Philosophy journal corrects 35-year old paper by famous philosopher’s cat. It was actually by the famous philosopher himself, of course, and published under his cat’s name as a joke. A joke of which philosophers were, and are, widely but not universally aware. Recently, a humor-challenged philosopher complained that this harmless decades-old joke contravened “research integrity” because think of the children! some younger philosophers might be unaware of the joke. So the journal added a note to the article spelling out the joke. I’m reminded of the sad effort to have Onion articles prominently labeled as satire on social media, because occasionally somebody thinks they’re real. Somewhere, a single tear is rolling down Stephen Heard’s cheek. I hope that if anybody ever asks Evolutionary Ecology to attach a note to Vincent, Van & Goh 1996, the journal has the good sense to tell them to go pound sand. It’s ok for some people to be taken in by a joke. Trying to make sure nobody is ever taken in by a joke makes the world a worse place on balance.
And finally, you when you first started on Twitter vs. you now. I defer to Meghan on whether this is universally true. 🙂
From Meghan:
Georgia Auteri, a grad student in UMich’s EEB department, wrote a post about her experience on Capitol Hill for the annual Biological and Ecological Sciences Coalition’s (BESC’s) Congressional Visits Day, where she lobbied for support for NSF. The event is co-hosted by AIBS and ESA and sounds like a great opportunity! And, as she notes there, now is a great time to contact legislators about the budget, as this is a key time for it! If you think you don’t have time, perhaps this idea will work for you:
Hi Jeremy – a slight correction: the British Research Excellence Framework, and its predecessor the Research Assessment Exercise, are emphatically not metrics-based assessments of research at all British university departments.
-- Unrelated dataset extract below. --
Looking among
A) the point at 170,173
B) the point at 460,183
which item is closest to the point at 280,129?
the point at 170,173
In fact the REF panels were told specifically not to take journal impact factors into account, and citations and h-indexes were not explicitly assessed.
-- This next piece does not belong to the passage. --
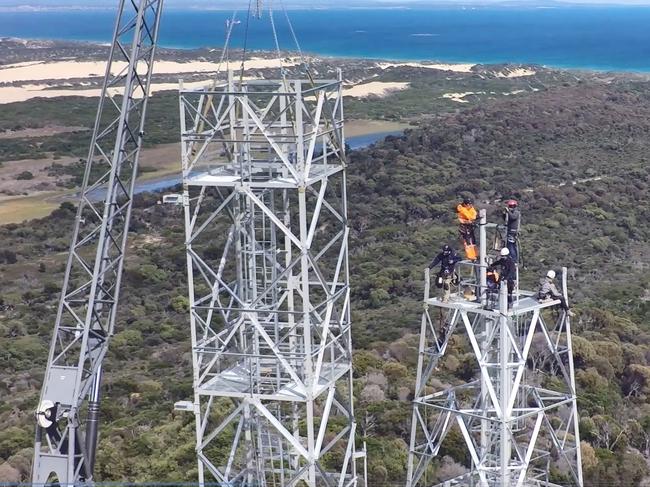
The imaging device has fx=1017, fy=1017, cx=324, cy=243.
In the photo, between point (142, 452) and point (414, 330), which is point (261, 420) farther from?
point (414, 330)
There have been calls to make the REF more metrics-based but there seems to be little appetite for that, certainly in the humanities. The rules for the next REF have yet to be published but the word on the street is that they are unlikely to change much.
Note also that there is no requirement for all departments, nor indeed all universities, to submit to the REF. But if they don’t then they lose out on government cash and it reflects on their research reputation.
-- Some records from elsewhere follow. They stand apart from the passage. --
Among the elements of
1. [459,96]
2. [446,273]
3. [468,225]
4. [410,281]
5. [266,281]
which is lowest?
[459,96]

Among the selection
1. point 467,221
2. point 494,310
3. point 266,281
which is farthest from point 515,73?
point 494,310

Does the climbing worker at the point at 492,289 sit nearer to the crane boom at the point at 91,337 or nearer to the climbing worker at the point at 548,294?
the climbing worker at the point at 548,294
Thank you for correcting my memory Jeff, I’ll update the post.
“Note also that there is no requirement for all departments, nor indeed all universities, to submit to the REF.”
A very Humean view of freedom of action! (https://plato.stanford.edu/entries/hume-freewill/) Universities are free to not submit to the REF in the same sense that my students that my students are free to cheat on exams. They’re welcome to cheat, they just have to be ok with failing the course and possibly being expelled. 🙂
Jeff – my admittedly remote understanding is that it is not officially metric based. But in practice lo and behold papers in Science, Nature, PNAS and Ecology Letters end up counted as four star publications. And a spate of part time hires of people with four star publications ensued: https://www.timeshighereducation.com/news/twenty-per-cent-contracts-rise-in-run-up-to-ref/2007670.article
Mind you I’m not knocking the British system. Most of the world is moving this way.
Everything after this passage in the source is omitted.